__EXERCISE__: Only the last stretch of the records is wanted: restate word for word the line with "kingdom: Animalia" and every line after it.

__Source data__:
____________________

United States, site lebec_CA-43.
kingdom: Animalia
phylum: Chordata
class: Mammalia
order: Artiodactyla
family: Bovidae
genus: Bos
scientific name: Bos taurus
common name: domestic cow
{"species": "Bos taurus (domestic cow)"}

____________________

__SOLUTION TO THE PROBLEM__:
kingdom: Animalia
phylum: Chordata
class: Mammalia
order: Artiodactyla
family: Bovidae
genus: Bos
scientific name: Bos taurus
common name: domestic cow
{"species": "Bos taurus (domestic cow)"}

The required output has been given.